The finish to Cicero’s Offices (or On Duties or De Oficiis) was both apropos and unsettling. The book is a missive to his son and most of it is ethical philosophy as light reading. Not to denigrate it! Part of the reason it is light reading, is that Cicero is known as an excellent Latin stylist and while my translation is little old fashioned, it keeps the clearness. But also because Cicero is not Kant and this is not a technical treatise. Yes, he talks about stoicism and he mentions his own school (the sceptics or Academicians) and notes that his son has chosen to study under a peripatetic (which is to say, an Aristotlean) philosopher. But this is a practical guidebook.
Or, at least, that’s how it begins… and actually, that’s how most of it goes.

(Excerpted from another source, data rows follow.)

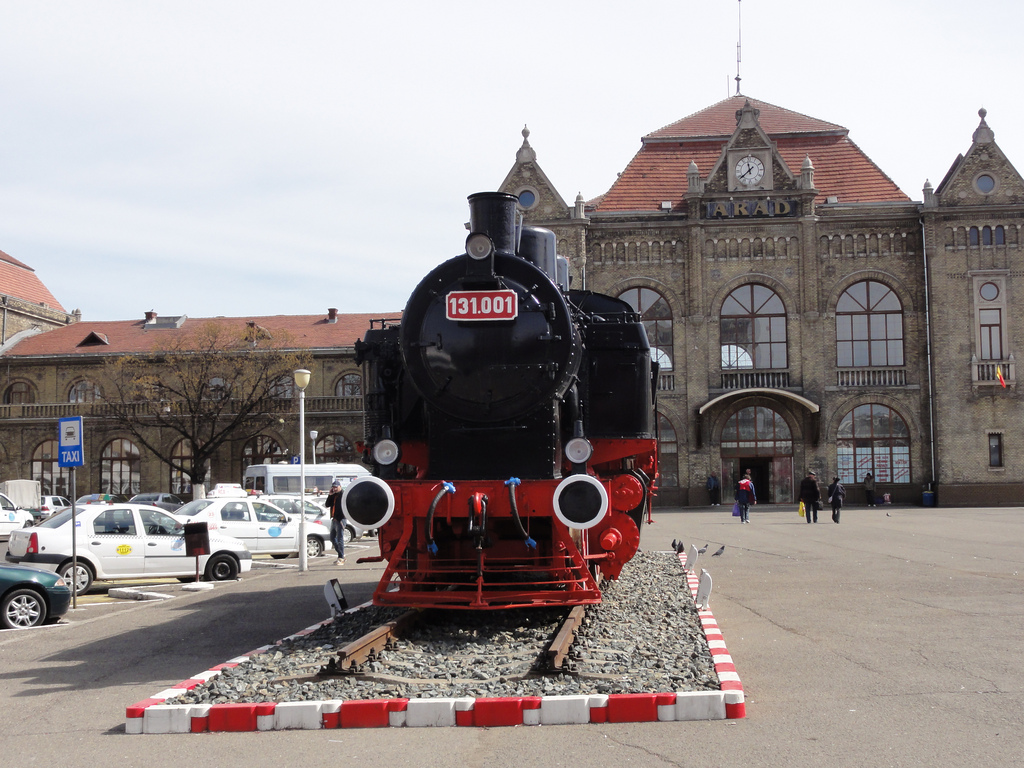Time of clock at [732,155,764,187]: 11:38
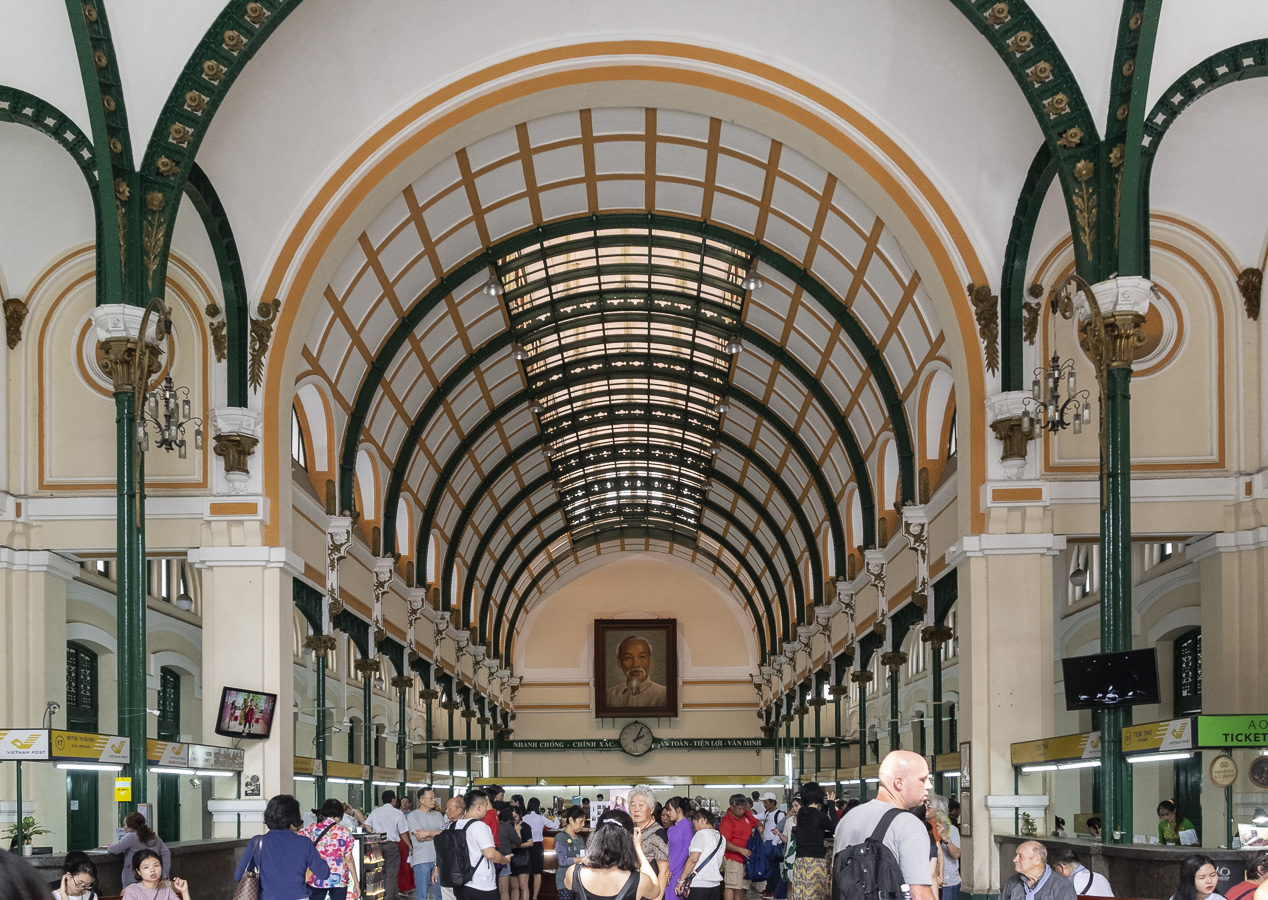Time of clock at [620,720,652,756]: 2:04
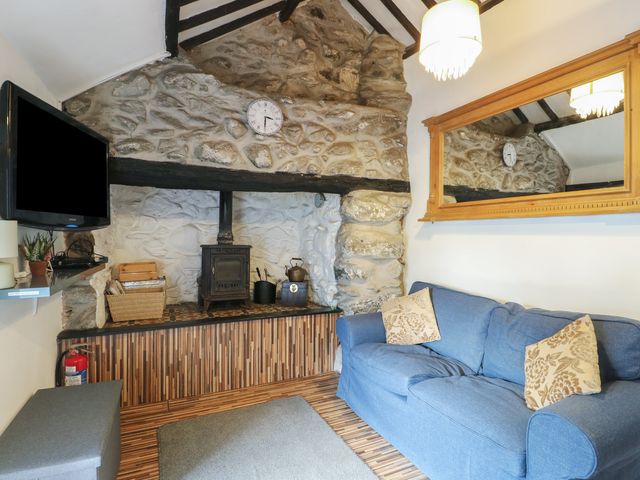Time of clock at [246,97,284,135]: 3:30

But his bitterness over his fall (precipitated by his opposition to Julius Caesar’s power grabs; Cicero was not a democratic soul, but believed deeply in the Roman Republic and its institutions) takes over and it’s hard not to read the last twenty pages or so as a pointed attack on the people and institutions he sees as having failed the Republic and contributed to its decline and downfall.
Which might seem appropriate for the times, right? Like most Americans, I voted against Trump, and have, even before he has taken office, been found right in my opposition as he rather publicly dismantles our democratic norms (en route to dismantling our democratic institutions?). But Lord knows that I need a break. I didn’t pick up a two thousand year old book for insight into the current predicament affecting my country. I wanted a bit o’ ancient wisdom and a good read.